## Problem set
1. List every parameter that the passage on Ca1−2xNaxLaxTiO3 sample preparation and X-ray diffraction says was refined in the Rietveld analysis.
2. Supply the text that follows the last sentence of the passage on Ca1−2xNaxLaxTiO3 sample preparation and X-ray diffraction.

## Quoted passage
──────
Powder samples in the system, Ca1−2xNaxLaxTiO3 (0 ≤ x ≤ 0.5), were made from stoichiometric amounts of CaCO3, Na2CO3, TiO2, and La2O3 by standard solid-state synthesis. The reagents were dried for 5 h at 1273 K for TiO2 (Aldrich 99.99%), 773 K for CaCO3 (Alfa Aesar 99.9%), 1273 K for La2O3 (Alfa Aesar 99.9%), and 423 K for Na2CO3 (Alfa Aesar 99.9%). Stoichiometric mixtures with the addition of 2 wt% excess Na2CO3 (to compensate for sodium vaporized at high temperature) were mixed and ground in an agate mortar, then heated in air initially from 773 to 1073 K at 30 K/h, held at this temperature for 12 h, and then cooled to ambient. After grinding in an agate mortar, the samples were fired again in air at 1473 K for at least 72 h with periodic regrinding, finally rapidly cooled in air to room temperature. The calcined powder was cold pressed and sintered at 1473 K for 12 h. The sintered pellets were crushed and annealed at 973 K for diffraction and calorimetric experiments.
Room-temperature powder X-ray diffraction (XRD) of the synthesized products was carried out on a Bruker D8 diffractometer (Bruker-AXS Inc., Madison, Wisconsin) operated at an accelerating voltage of 40 kV and an emission current of 40 mA with a rotating sample stage using CuKα radiation (λ = 0.15406 nm). Data were recorded between 20 and 130° 2θ with steps of 0.02° and counting time of 10 s per step. XRD data were then analyzed using the Rietveld method with GSAS software. Refined parameters were background coefficients, histogram scale factors, lattice parameters, and profile parameters.
──────
## Records supplied
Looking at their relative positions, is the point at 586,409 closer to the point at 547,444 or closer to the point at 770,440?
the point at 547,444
──────
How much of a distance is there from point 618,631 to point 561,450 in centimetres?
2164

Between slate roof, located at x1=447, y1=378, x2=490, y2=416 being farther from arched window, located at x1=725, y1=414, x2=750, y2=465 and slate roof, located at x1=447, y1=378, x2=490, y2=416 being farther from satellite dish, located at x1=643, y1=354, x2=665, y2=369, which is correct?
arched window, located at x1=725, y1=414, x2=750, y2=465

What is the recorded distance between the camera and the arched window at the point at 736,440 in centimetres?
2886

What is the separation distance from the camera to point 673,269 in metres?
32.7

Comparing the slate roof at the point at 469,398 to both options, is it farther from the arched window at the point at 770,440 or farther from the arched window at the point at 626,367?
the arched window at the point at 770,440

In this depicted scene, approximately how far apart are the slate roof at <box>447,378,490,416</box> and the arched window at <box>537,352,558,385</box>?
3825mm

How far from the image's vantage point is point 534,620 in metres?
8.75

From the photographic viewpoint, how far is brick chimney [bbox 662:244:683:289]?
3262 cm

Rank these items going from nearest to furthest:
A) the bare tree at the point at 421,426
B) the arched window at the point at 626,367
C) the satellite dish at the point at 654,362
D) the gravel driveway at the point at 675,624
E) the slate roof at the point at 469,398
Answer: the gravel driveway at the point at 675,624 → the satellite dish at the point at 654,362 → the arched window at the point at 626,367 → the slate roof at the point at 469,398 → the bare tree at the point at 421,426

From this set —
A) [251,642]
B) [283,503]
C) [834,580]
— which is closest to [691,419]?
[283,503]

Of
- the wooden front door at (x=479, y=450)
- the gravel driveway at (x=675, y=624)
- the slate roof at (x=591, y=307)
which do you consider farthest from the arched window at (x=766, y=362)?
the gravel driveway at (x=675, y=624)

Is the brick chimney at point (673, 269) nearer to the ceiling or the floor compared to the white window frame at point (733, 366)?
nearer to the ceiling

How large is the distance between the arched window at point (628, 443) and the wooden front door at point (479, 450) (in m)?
──────
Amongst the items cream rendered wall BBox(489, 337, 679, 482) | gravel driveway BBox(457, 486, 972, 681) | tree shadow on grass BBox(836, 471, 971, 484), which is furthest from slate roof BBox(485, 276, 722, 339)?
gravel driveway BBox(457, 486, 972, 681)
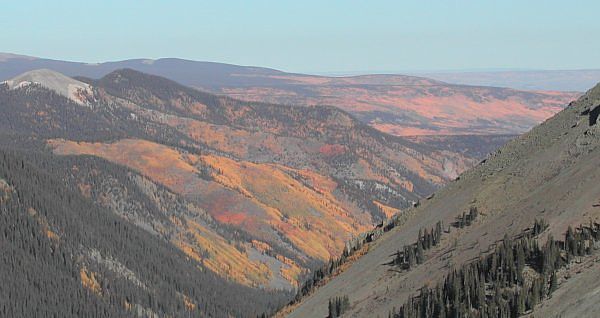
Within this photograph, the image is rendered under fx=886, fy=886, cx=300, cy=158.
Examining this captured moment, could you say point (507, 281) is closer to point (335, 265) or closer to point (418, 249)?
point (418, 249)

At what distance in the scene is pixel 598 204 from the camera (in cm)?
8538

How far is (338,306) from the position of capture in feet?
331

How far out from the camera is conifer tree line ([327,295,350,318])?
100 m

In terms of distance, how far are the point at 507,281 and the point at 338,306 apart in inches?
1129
──────
## Task results
1. Background coefficients, histogram scale factors, lattice parameters, and profile parameters.

2.
The chemical compositions were analyzed using wavelength-dispersive electron probe microanalysis using a Cameca SX100 instrument (Cameca Inc., Gennevilliers, France) on polished samples. The instrument was operated at an accelerating voltage of 15 kV, with a 20 nA beam current and a spot size of 1 μm. The compositions were calculated from an average of 10 data points per sample. The standards used were NaAlSi3O8 (albite), LaPO4, CaO, and TiO2.
High-temperature drop solution calorimetry in molten sodium molybdate (3Na2O·4MoO3) at 973 K was performed in a custom built Tian-Calvet twin calorimeter. The details of the calorimeter and methodology have been described previously (Navrotsky 1977, 1997, 2014). Prior to calorimetry, compounds were stored in a desiccator. For each measurement, a ~5 mg pellet was loosely pressed, weighed on a microbalance, and dropped from room temperature into 3Na2O·4MoO3 melt at 973 K. The calorimeter was calibrated using the heat content of corundum. Oxygen was bubbled through the solvent at 5 mL/min and flushed over it at 50 mL/min to stir the melt and retain oxidizing conditions. The methodology was the same as that used in our laboratory for other perovskites (Xu et al. 2005; Feng et al. 2016).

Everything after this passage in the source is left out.